The regex code sometimes shifts a word by a value greater than the word size, which has undefined behavior. While fixing this, I also fixed a few other porting glitches that are related. I'll attach a patch.
Created attachment 633 [details] shift-related patches for regex
Subject: Re: regex undefined behavior with shifting past word length The last hunk is surely wrong. I really meant ~0. Paolo
-1 is better.
The last hunk is purely for ports to ones' complement and signed-magnitude hosts. It has no effect in the normal case. For example, on a one's complement host, ~0 has the numeric value zero, i.e., ~0 == 0. Also, ~0 is of type int. When ~0 is converted to unsigned int, it is converted by value, not by bit-pattern. (The C Standard requires this.) Hence ((unsigned) ~0) is equivalent to ((unsigned) 0), which in turn is equivalent to 0u, which is zero. The same problem occurs with signed-magnitude hosts. It also occurs with unsigned short int (the type being used here). Admittedly this is a minor point since such hosts are rare, but it's easy to do portably so we might as well do it that way.
Subject: Re: regex undefined behavior with shifting past word length >For example, on a one's complement host, ~0 has the numeric value >zero, i.e., ~0 == 0. Also, ~0 is of type int. When ~0 is converted >to unsigned int, it is converted by value, not by bit-pattern. (The C >Standard requires this.) Hence ((unsigned) ~0) is equivalent to >((unsigned) 0), which in turn is equivalent to 0u, which is zero. > > So you want ~0u, but not -1. Paolo
-1 when cast to unsigned is exactly the same as ~0u and also works with any other unsigned type regardless of its width, whereas ~0u doesn't.
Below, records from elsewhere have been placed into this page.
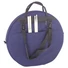 Kép 2/3 - DIMAVERY DB-30 Cymbal bag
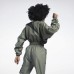 Куртка Cardi B Woven Satin Куртка Cardi B Woven Satin
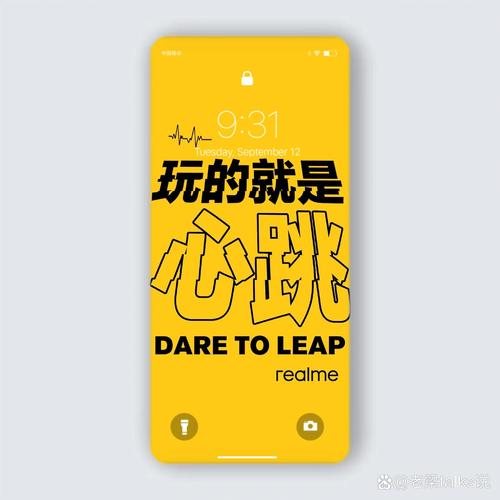 书剑恩仇录小说在线阅读 | 金庸经典武侠全集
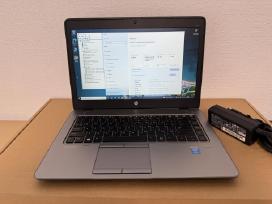 Hp Elitebook 840 G2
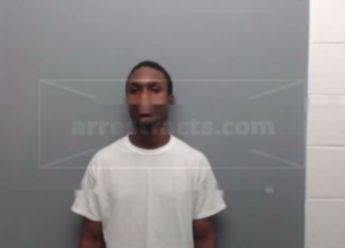 Devante Theola Reynolds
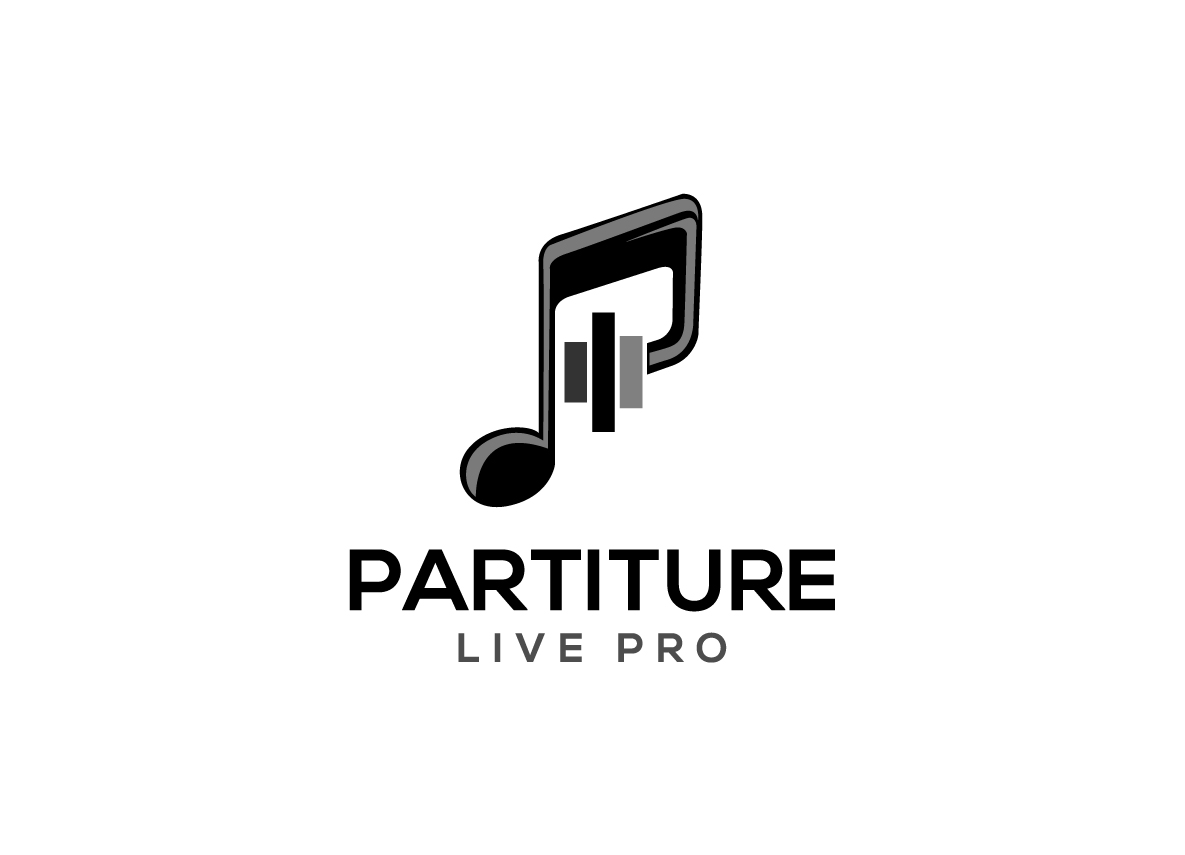 Diseño de Logo por creative.bugs para Gazelle S.A.S. | Diseño #19530467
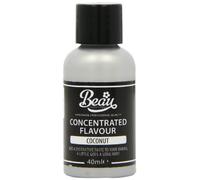 Beau Products Concentrated Coconut Flavour 40 ml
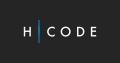 H Code Signs Exclusive Deal with New Publisher Partner América TV ...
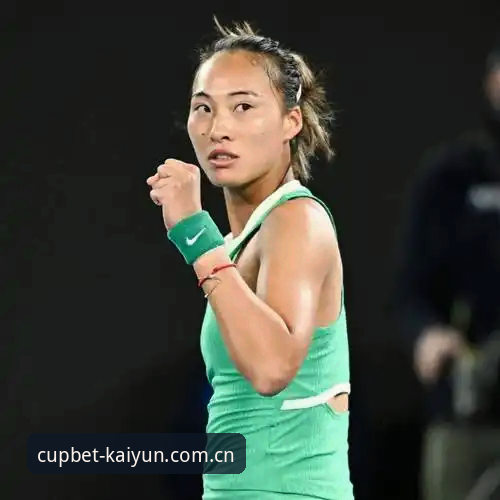 2026法网女单抽签揭晓:郑钦文遇保分大考,王欣瑜领衔中国军团最新动态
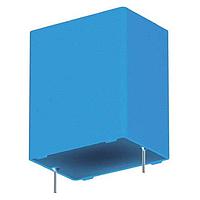 EPCOS B32774P8305K000 DC Link Film Capacitors 3uF 10% 840VDC MKP AEC-Q200 L/S=27.5mm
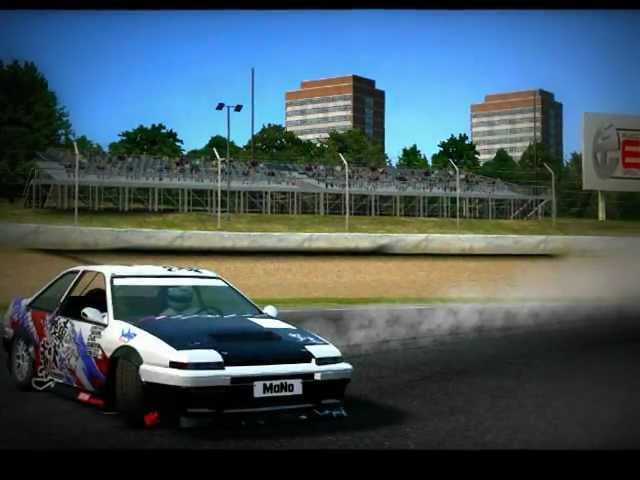 thumbnail img16x9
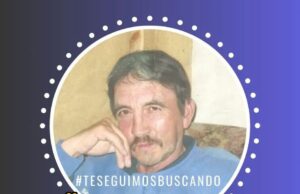 “Queremos que abran una nueva investigación”: 9 años sin respuestas por la desaparición de Gerónimo Alarcón en Pitrufquén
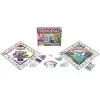 Monopoly Discover Kutu Oyunu F4436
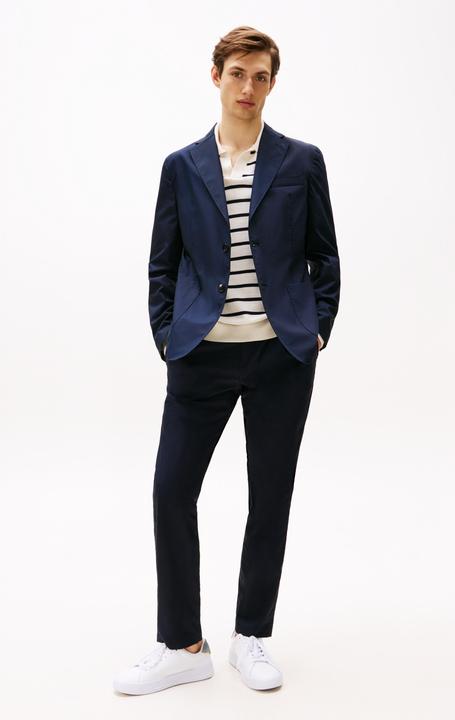 Actual product image Tommy Hilfiger 10021329 (XL)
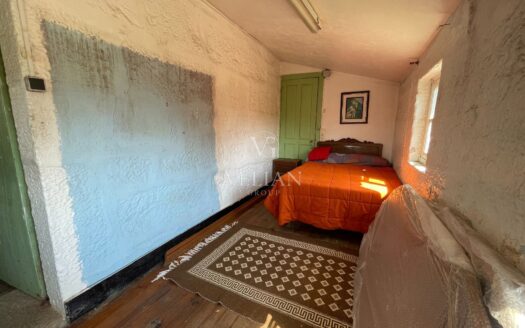 Chalets Independientes · Gondomar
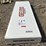 #127-•-gen-y-hitch-phantom-heavy-duty-xl-serrated-image-4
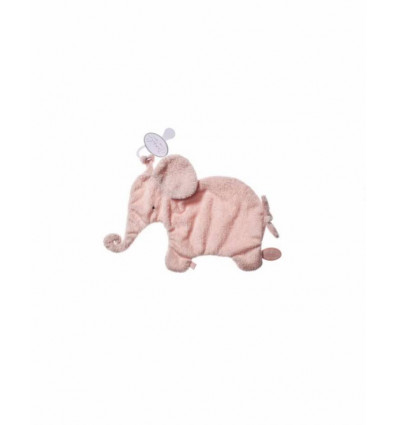 OLIFANT KNUFFELD OSCAR DOUDOU 42 ROOS 24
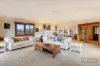 5 Coroneagh Street, Penguin, Tas 7316-Image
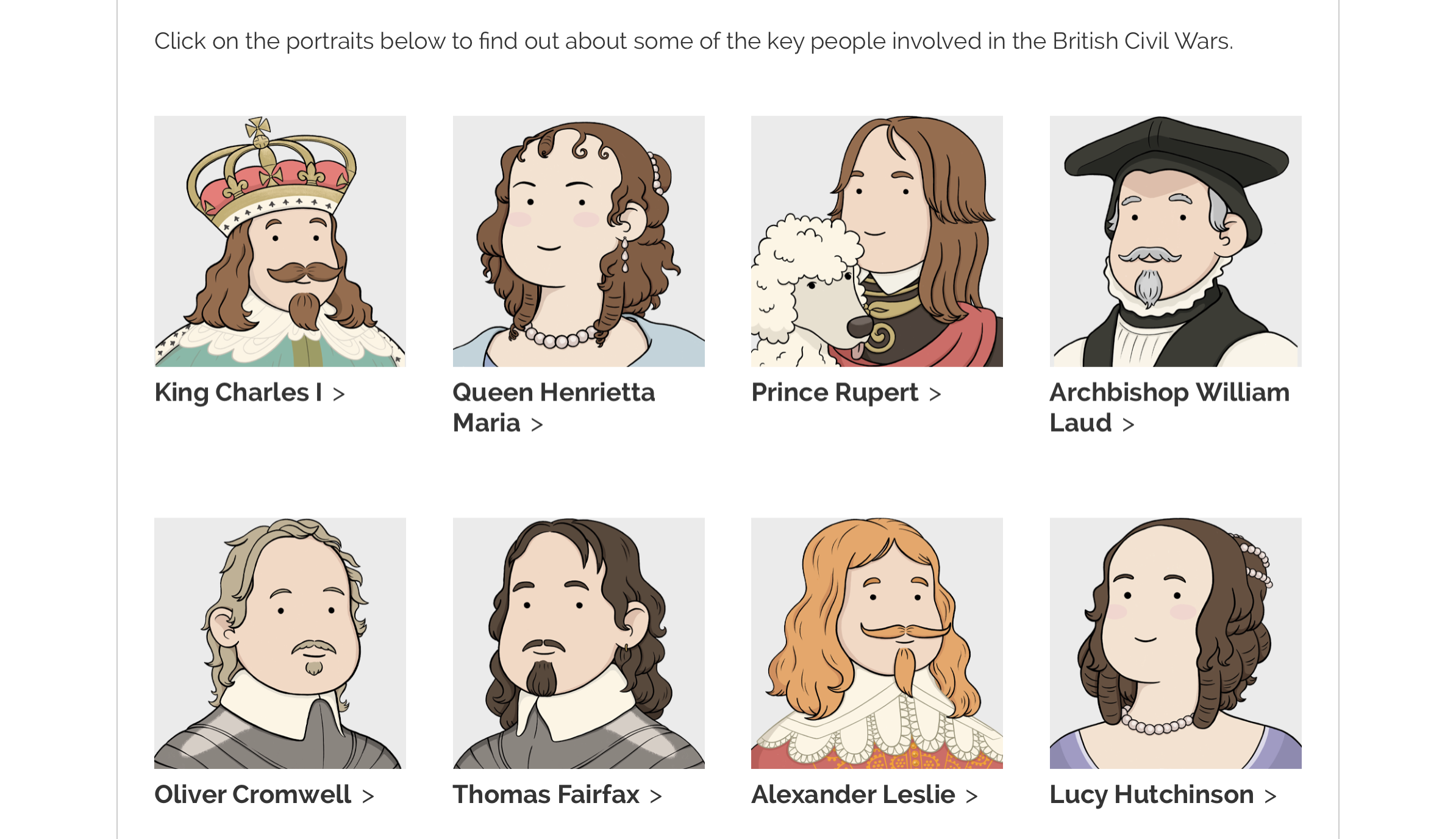 Key People  British Civil Wars.png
Andreas is right. For example, "unsigned long int x = ~0u;" will not have an all-1s value on most 64-bit hosts. In this particular hunk, ~0u would also work since the destination type is unsigned short int. So if you'd really rather use ~0u I guess that would be OK. However, as a style matter, it is confusing to use ~0u in some unsigned contexts, while using -1 in other unsigned contexts. Since -1 always works, it's more consistent to use it in all unsigned contexts. For example, suppose someone later changes eps_reachable_subexps_map from unsigned short int to unsigned long int, for performance reasons. If the code used ~0u here, it would have to be changed to ~ (unsigned long int) 0, and it's quite possible that people would forget to make that change. Whereas if we simply change it to -1 now, it will work regardless of later changes like this. I should mention that the situation is different in signed contexts. In general one must use ~ (SIGNED_TYPE) 0 in that case to get an all-1s pattern. But signed bit-twiddling is trickier (since one must in general worry about ~0 == 0 and overflow issues), and I'd rather that the regex code stuck with unsigned unsigned bit-twiddling.
It is ridicuous to care about 1-complement and "signed-magnitude" hosts. I've applied most of the patch.